Of all patients with back pain, less than 2% will undergo surgery for a herniated disc in the lumbar spine. In back pain patients who also have leg pain (sciatica), doctors and therapists use a physical examination to estimate the probability that the pain is caused by a disc herniation, and to assist the selection of patients for imaging and surgery. We conducted a systematic review to summarize available information on the diagnostic value of different aspects of physical examination. We included 19 different studies in which a wide variety of tests were investigated, such as the straight leg raising test, absence of tendon reflexes, or muscle weakness. The results show that most individual tests carried out during physical examination are not very accurate in discriminating between patients who have, or do not have a herniated disc with sciatica. However, most of the studies were conducted in highly selected patients who had already been referred for surgery, and only one study was carried out in a primary care population. Furthermore, better diagnostic performance of physical examination may be expected when combinations of tests are used, including information from both the patient history and physical examination. However, more research is needed to investigate the performance of such test combinations.
When used in isolation, current evidence indicates poor diagnostic performance of most physical tests used to identify lumbar disc herniation. However, most findings arise from surgical populations and may not apply to primary care or non-selected populations. Better performance may be obtained when tests are combined.
Low-back pain with leg pain (sciatica) may be caused by a herniated intervertebral disc exerting pressure on the nerve root. Most patients will respond to conservative treatment, but in carefully selected patients, surgical discectomy may provide faster relief of symptoms. Primary care clinicians use patient history and physical examination to evaluate the likelihood of disc herniation and select patients for further imaging and possible surgery.
(1) To assess the performance of tests performed during physical examination (alone or in combination) to identify radiculopathy due to lower lumbar disc herniation in patients with low-back pain and sciatica;
(2) To assess the influence of sources of heterogeneity on diagnostic performance.
We searched electronic databases for primary studies: PubMed (includes MEDLINE), EMBASE, and CINAHL, and (systematic) reviews: PubMed and Medion (all from earliest until 30 April 2008), and checked references of retrieved articles.
We considered studies if they compared the results of tests performed during physical examination on patients with back pain with those of diagnostic imaging (MRI, CT, myelography) or findings at surgery.
Two review authors assessed the quality of each publication with the QUADAS tool, and extracted details on patient and study design characteristics, index tests and reference standard, and the diagnostic two-by-two table. We presented information on sensitivities and specificities with 95% confidence intervals (95% CI) for all aspects of physical examination. Pooled estimates of sensitivity and specificity were computed for subsets of studies showing sufficient clinical and statistical homogeneity.

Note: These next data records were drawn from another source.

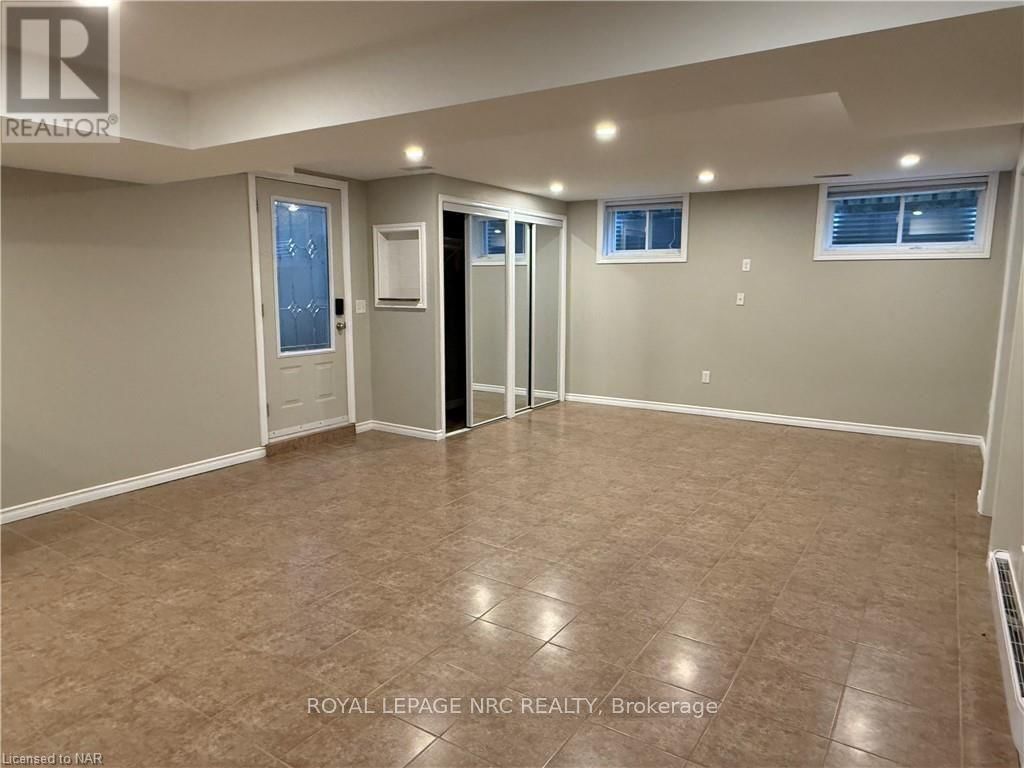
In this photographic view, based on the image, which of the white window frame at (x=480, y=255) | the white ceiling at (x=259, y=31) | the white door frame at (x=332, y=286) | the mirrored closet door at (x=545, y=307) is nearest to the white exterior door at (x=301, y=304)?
the white door frame at (x=332, y=286)

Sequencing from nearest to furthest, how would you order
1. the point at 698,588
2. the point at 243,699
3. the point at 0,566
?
the point at 243,699, the point at 698,588, the point at 0,566

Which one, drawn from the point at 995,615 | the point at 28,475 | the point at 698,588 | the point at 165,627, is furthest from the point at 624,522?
the point at 28,475

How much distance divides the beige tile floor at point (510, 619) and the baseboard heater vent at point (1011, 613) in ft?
0.45

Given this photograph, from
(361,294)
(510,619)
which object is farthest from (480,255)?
(510,619)

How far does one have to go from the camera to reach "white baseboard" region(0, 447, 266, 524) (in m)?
3.66

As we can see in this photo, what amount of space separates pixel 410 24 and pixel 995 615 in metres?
3.33

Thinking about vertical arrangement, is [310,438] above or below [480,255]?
below

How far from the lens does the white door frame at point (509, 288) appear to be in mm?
5402

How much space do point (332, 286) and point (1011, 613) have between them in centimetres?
492

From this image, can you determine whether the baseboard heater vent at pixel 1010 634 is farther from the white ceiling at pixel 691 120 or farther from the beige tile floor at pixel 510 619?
the white ceiling at pixel 691 120

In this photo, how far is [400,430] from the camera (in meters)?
5.77

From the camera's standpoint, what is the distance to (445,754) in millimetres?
1877

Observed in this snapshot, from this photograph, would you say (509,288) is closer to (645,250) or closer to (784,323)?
(645,250)

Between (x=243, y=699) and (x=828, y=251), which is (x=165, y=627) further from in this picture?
(x=828, y=251)
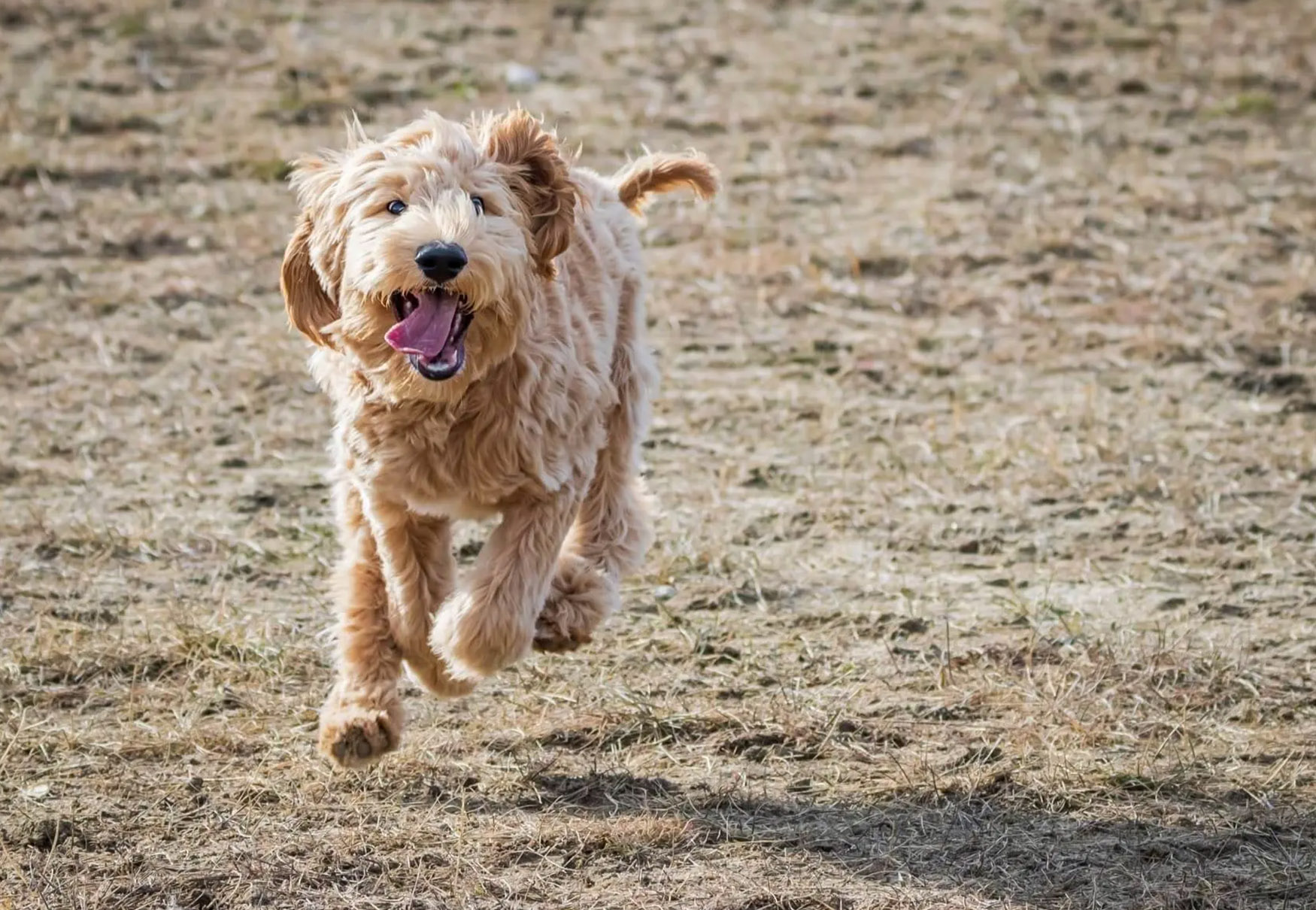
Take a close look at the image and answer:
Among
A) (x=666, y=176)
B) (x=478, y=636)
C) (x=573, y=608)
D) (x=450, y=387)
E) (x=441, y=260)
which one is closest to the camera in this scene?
(x=441, y=260)

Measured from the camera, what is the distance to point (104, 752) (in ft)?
17.6

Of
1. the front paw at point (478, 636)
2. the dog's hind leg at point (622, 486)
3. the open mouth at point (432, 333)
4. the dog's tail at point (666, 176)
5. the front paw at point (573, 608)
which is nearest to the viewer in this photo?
the open mouth at point (432, 333)

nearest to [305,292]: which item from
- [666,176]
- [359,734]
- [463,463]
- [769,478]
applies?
[463,463]

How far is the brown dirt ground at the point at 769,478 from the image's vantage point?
4.94m

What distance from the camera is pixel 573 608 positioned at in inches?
208

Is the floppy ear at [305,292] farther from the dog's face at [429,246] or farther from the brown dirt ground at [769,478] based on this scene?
the brown dirt ground at [769,478]

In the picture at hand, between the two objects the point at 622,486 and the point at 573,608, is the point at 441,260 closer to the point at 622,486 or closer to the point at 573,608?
the point at 573,608

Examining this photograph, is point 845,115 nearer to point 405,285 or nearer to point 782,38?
point 782,38

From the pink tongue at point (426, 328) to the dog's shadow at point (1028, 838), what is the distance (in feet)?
4.36

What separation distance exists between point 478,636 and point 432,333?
79 centimetres

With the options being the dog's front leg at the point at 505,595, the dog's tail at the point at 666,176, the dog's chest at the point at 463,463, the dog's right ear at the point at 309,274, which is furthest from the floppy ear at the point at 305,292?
the dog's tail at the point at 666,176

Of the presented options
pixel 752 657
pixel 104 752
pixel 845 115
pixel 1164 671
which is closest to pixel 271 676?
pixel 104 752

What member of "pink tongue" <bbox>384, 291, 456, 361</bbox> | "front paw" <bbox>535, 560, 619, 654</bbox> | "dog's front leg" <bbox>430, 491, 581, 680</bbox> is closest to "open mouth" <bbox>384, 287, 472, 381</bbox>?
"pink tongue" <bbox>384, 291, 456, 361</bbox>

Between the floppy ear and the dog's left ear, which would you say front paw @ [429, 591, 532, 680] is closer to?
the floppy ear
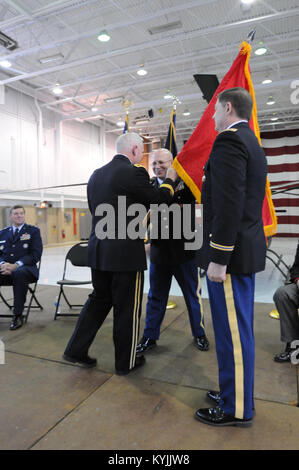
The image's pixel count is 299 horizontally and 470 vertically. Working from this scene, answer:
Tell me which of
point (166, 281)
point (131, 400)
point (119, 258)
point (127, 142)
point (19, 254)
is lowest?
point (131, 400)

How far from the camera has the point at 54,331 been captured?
3027 mm

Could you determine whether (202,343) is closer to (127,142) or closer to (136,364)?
(136,364)

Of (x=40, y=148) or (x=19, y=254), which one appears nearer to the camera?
(x=19, y=254)

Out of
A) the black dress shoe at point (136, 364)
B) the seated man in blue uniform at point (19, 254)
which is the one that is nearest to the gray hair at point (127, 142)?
the black dress shoe at point (136, 364)

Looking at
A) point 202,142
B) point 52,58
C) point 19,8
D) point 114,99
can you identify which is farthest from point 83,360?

We included 16 cohort studies (median N = 126, range 71 to 2504) and three case control studies (38 to100 cases). Only one study was carried out in a primary care population. When used in isolation, diagnostic performance of most physical tests (scoliosis, paresis or muscle weakness, muscle wasting, impaired reflexes, sensory deficits) was poor. Some tests (forward flexion, hyper-extension test, and slump test) performed slightly better, but the number of studies was small. In the one primary care study, most tests showed higher specificity and lower sensitivity compared to other settings.
Most studies assessed the Straight Leg Raising (SLR) test. In surgical populations, characterized by a high prevalence of disc herniation (58% to 98%), the SLR showed high sensitivity (pooled estimate 0.92, 95% CI: 0.87 to 0.95) with widely varying specificity (0.10 to 1.00, pooled estimate 0.28, 95% CI: 0.18 to 0.40). Results of studies using imaging showed more heterogeneity and poorer sensitivity. The crossed SLR showed high specificity (pooled estimate 0.90, 95% CI: 0.85 to 0.94) with consistently low sensitivity (pooled estimate 0.28, 95% CI: 0.22 to 0.35).
Combining positive test results increased the specificity of physical tests, but few studies presented data on test combinations.